[DIRECTIVE]:
Output every line of the records below as a JSON list of strings, one string per line, with blank lines and the pictures left out.

[Lines of data]
-*-*-
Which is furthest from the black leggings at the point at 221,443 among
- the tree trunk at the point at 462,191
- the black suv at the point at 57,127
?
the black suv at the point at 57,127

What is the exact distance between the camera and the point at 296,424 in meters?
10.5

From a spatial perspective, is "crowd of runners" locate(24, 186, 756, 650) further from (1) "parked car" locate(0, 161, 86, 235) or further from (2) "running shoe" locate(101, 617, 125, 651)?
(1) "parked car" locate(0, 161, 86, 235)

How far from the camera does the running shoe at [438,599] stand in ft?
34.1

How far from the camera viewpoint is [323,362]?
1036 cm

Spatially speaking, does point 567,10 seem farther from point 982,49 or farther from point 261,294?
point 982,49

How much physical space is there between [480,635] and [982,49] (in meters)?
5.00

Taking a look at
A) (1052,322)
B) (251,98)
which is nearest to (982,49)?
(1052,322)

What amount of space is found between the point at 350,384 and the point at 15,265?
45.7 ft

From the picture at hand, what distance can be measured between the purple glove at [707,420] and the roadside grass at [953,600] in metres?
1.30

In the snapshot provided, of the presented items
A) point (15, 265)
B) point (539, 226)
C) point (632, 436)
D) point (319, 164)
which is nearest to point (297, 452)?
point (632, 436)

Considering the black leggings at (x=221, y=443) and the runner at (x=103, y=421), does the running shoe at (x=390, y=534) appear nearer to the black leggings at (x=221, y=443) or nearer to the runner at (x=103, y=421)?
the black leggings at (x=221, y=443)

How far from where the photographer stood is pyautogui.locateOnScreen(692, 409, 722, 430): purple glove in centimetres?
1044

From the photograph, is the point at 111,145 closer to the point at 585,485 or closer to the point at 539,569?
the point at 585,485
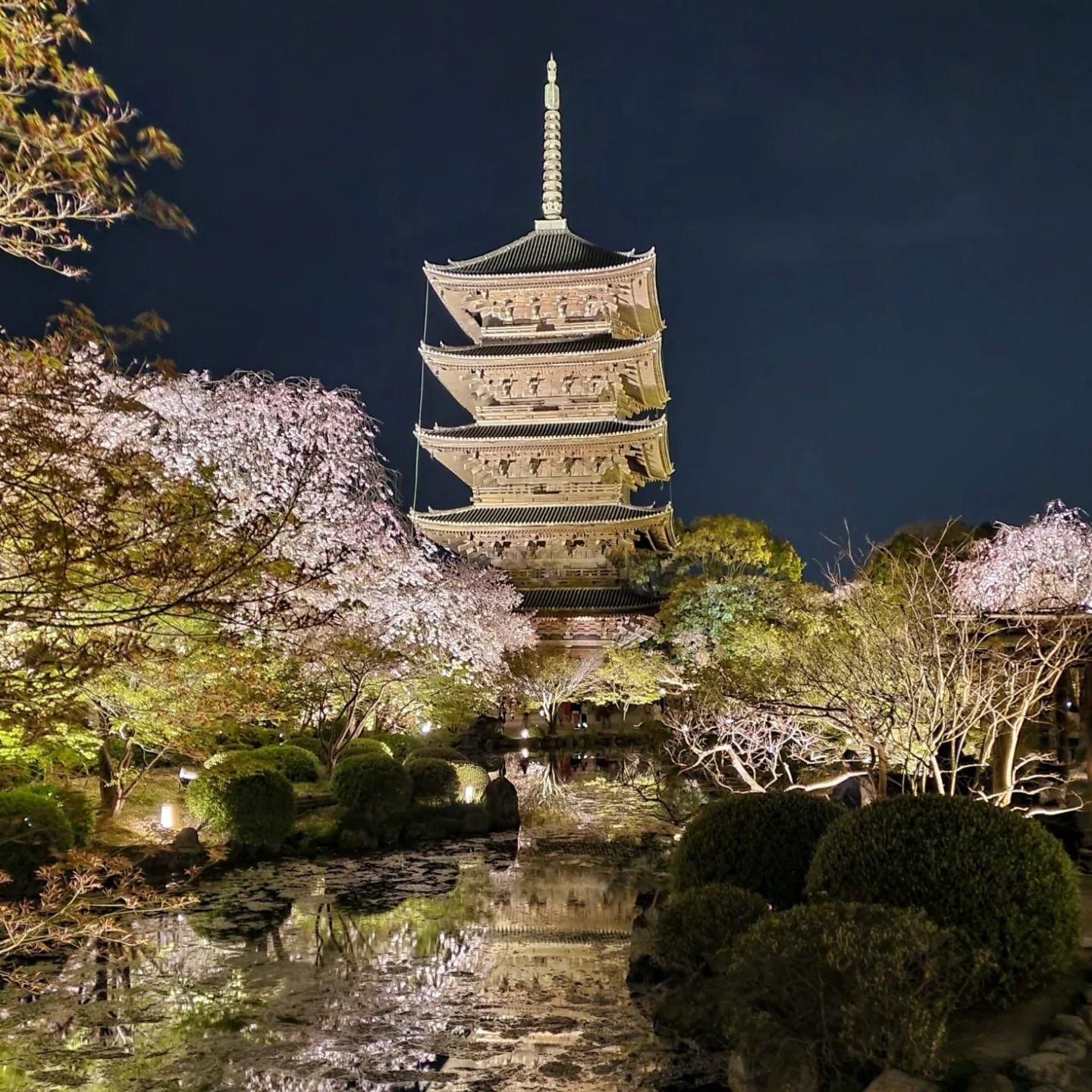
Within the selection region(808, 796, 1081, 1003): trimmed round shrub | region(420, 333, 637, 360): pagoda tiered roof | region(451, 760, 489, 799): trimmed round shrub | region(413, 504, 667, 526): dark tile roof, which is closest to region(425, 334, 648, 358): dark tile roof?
region(420, 333, 637, 360): pagoda tiered roof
-*-*-
[WRITTEN RESPONSE]:
[
  "Which is furthest from the black leggings at the point at 221,443 among",
  "- the tree trunk at the point at 462,191",
  "- the black suv at the point at 57,127",
  "?",
  "the black suv at the point at 57,127",
  "What is the exact distance between the camera and the point at 296,424 in meters?",
  "10.5",
  "From a spatial perspective, is \"crowd of runners\" locate(24, 186, 756, 650) further from (1) \"parked car\" locate(0, 161, 86, 235) or further from (2) \"running shoe\" locate(101, 617, 125, 651)?",
  "(1) \"parked car\" locate(0, 161, 86, 235)",
  "How far from the camera does the running shoe at [438,599] stand in ft?",
  "34.1",
  "How far from the camera viewpoint is [323,362]?",
  "1036 cm",
  "Spatially speaking, does point 567,10 seem farther from point 982,49 or farther from point 261,294?",
  "point 982,49",
  "How much physical space is there between [480,635] and [982,49] (in meters)?",
  "5.00",
  "Taking a look at",
  "A) (1052,322)",
  "B) (251,98)",
  "which is nearest to (982,49)?",
  "(1052,322)",
  "What amount of space is found between the point at 350,384 and the point at 15,265?",
  "45.7 ft",
  "From the picture at hand, what distance can be measured between the purple glove at [707,420] and the roadside grass at [953,600] in metres?",
  "1.30",
  "In the snapshot provided, of the presented items",
  "A) point (15, 265)",
  "B) point (539, 226)",
  "C) point (632, 436)",
  "D) point (319, 164)",
  "which is nearest to point (297, 452)?",
  "point (632, 436)",
  "Considering the black leggings at (x=221, y=443) and the runner at (x=103, y=421), does the running shoe at (x=390, y=534) appear nearer to the black leggings at (x=221, y=443) or nearer to the runner at (x=103, y=421)?",
  "the black leggings at (x=221, y=443)",
  "How far from where the photographer stood is pyautogui.locateOnScreen(692, 409, 722, 430): purple glove in centimetres?",
  "1044",
  "From the photograph, is the point at 111,145 closer to the point at 585,485 or closer to the point at 539,569?",
  "the point at 585,485",
  "Within the selection region(808, 796, 1081, 1003): trimmed round shrub | region(420, 333, 637, 360): pagoda tiered roof | region(451, 760, 489, 799): trimmed round shrub | region(413, 504, 667, 526): dark tile roof, which is closest to region(425, 334, 648, 358): dark tile roof?",
  "region(420, 333, 637, 360): pagoda tiered roof"
]